BRIEF:
Please copy every line of the data in which the string "lumen" appears.

============

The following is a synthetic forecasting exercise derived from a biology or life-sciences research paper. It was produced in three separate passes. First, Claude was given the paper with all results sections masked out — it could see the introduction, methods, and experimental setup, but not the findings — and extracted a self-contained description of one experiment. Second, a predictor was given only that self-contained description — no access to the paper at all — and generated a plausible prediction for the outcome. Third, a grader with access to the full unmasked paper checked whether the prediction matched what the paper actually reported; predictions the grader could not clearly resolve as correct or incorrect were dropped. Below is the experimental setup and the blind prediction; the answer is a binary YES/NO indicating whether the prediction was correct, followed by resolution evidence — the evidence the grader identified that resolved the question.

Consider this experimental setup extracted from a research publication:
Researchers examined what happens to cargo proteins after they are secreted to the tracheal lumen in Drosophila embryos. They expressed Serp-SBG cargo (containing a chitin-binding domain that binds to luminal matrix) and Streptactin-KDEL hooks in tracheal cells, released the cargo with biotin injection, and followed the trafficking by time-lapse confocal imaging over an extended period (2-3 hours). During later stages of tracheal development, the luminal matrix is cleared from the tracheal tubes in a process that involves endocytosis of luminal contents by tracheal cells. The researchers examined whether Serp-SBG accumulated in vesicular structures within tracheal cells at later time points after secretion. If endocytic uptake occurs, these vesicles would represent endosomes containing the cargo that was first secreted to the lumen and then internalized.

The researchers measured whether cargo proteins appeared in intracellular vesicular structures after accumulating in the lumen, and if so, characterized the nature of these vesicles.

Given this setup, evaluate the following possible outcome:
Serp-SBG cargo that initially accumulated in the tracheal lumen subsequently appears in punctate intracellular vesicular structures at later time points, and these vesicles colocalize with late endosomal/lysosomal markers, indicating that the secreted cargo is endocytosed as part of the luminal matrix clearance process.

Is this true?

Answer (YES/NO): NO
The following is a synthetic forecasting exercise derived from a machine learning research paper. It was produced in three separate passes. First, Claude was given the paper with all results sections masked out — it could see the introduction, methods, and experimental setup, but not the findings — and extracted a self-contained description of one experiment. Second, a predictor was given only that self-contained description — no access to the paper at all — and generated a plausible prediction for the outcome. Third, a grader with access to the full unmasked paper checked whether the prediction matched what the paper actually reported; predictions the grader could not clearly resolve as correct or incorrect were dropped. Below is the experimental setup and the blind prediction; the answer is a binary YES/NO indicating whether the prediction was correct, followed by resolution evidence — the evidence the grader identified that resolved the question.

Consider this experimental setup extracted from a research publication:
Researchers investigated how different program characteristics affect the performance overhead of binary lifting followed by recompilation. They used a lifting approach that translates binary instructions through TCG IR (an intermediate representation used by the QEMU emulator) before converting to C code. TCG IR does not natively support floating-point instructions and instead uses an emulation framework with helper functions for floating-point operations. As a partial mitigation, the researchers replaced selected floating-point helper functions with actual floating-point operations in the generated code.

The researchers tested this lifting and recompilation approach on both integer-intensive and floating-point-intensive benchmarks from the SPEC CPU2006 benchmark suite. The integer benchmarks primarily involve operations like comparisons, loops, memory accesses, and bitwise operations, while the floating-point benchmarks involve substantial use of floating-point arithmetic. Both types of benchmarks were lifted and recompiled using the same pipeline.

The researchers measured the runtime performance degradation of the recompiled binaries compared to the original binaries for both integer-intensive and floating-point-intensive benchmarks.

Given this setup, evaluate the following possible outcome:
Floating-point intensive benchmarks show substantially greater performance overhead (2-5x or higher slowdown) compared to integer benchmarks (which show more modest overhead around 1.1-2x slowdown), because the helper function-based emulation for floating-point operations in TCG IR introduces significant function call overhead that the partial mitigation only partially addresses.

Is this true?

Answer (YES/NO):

============

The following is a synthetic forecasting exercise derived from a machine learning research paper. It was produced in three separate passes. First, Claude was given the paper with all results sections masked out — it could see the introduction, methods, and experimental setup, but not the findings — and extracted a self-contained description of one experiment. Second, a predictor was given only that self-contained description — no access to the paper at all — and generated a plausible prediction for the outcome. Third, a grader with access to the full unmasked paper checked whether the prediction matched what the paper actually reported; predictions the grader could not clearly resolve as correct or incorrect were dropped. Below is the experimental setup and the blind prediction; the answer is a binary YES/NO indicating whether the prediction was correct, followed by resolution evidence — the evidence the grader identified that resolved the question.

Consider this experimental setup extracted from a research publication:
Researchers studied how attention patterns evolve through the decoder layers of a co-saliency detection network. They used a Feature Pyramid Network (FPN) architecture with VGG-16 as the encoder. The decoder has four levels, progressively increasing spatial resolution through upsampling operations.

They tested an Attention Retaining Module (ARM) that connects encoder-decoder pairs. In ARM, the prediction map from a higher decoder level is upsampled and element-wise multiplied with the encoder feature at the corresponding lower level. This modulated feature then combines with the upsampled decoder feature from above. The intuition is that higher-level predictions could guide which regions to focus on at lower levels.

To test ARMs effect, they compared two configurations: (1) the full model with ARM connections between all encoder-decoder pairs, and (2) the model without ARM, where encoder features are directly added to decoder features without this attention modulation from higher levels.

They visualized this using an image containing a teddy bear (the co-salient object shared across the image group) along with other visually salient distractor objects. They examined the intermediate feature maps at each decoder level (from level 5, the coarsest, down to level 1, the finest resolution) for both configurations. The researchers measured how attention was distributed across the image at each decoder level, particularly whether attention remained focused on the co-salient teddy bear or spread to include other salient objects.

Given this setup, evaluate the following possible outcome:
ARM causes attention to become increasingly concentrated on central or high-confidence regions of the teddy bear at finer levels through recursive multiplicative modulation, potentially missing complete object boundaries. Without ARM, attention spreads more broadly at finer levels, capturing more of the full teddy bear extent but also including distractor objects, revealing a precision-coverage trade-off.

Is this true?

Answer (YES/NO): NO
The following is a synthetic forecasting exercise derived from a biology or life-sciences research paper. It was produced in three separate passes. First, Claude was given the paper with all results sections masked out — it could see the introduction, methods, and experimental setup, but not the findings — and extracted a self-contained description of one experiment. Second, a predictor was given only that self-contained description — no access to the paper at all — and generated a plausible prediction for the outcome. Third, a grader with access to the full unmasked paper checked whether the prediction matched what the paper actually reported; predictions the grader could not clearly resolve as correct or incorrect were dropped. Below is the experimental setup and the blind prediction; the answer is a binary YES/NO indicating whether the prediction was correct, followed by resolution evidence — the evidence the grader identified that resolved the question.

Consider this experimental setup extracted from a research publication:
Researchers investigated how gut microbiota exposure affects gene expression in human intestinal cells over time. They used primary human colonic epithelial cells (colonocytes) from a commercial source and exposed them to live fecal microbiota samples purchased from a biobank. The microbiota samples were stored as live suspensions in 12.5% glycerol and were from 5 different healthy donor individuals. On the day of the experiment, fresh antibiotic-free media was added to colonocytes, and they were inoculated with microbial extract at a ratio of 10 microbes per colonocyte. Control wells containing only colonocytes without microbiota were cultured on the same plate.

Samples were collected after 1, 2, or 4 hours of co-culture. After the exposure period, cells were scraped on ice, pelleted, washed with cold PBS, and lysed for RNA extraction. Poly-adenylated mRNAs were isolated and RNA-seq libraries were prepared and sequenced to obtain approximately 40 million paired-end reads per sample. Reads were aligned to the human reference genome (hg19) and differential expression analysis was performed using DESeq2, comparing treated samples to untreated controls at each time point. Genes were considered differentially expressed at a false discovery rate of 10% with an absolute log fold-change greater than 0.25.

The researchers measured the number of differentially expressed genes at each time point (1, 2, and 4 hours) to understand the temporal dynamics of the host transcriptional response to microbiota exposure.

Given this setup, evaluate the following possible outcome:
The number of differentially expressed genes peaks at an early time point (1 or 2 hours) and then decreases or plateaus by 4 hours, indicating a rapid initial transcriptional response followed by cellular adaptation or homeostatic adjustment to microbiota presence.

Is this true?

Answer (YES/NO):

============

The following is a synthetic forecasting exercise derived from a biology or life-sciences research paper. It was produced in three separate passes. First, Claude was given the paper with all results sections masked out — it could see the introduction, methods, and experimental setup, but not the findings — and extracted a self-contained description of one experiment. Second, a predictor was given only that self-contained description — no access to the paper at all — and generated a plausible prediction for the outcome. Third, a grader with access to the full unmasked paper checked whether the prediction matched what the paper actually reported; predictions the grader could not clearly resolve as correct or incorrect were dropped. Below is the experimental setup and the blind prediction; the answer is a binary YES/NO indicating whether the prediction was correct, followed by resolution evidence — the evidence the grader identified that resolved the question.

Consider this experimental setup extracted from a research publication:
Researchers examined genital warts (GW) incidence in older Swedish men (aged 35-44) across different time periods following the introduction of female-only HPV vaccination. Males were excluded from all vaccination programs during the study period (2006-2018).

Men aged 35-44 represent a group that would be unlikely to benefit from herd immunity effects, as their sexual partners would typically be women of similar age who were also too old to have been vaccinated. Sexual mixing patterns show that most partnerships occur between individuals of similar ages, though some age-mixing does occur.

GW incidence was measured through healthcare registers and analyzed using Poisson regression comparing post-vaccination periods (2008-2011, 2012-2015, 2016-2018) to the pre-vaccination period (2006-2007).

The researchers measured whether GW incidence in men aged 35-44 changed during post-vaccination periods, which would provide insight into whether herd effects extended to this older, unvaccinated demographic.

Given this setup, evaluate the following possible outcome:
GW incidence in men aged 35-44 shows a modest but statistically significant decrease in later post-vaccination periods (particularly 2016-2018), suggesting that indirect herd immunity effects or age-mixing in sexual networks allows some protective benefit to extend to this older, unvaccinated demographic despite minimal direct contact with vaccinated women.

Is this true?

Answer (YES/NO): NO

============

ANSWER BOX:
Researchers examined what happens to cargo proteins after they are secreted to the tracheal lumen in Drosophila embryos. They expressed Serp-SBG cargo (containing a chitin-binding domain that binds to luminal matrix) and Streptactin-KDEL hooks in tracheal cells, released the cargo with biotin injection, and followed the trafficking by time-lapse confocal imaging over an extended period (2-3 hours). During later stages of tracheal development, the luminal matrix is cleared from the tracheal tubes in a process that involves endocytosis of luminal contents by tracheal cells. The researchers examined whether Serp-SBG accumulated in vesicular structures within tracheal cells at later time points after secretion. If endocytic uptake occurs, these vesicles would represent endosomes containing the cargo that was first secreted to the lumen and then internalized.
The researchers measured whether cargo proteins appeared in intracellular vesicular structures after accumulating in the lumen, and if so, characterized the nature of these vesicles.
Serp-SBG cargo that initially accumulated in the tracheal lumen subsequently appears in punctate intracellular vesicular structures at later time points, and these vesicles colocalize with late endosomal/lysosomal markers, indicating that the secreted cargo is endocytosed as part of the luminal matrix clearance process.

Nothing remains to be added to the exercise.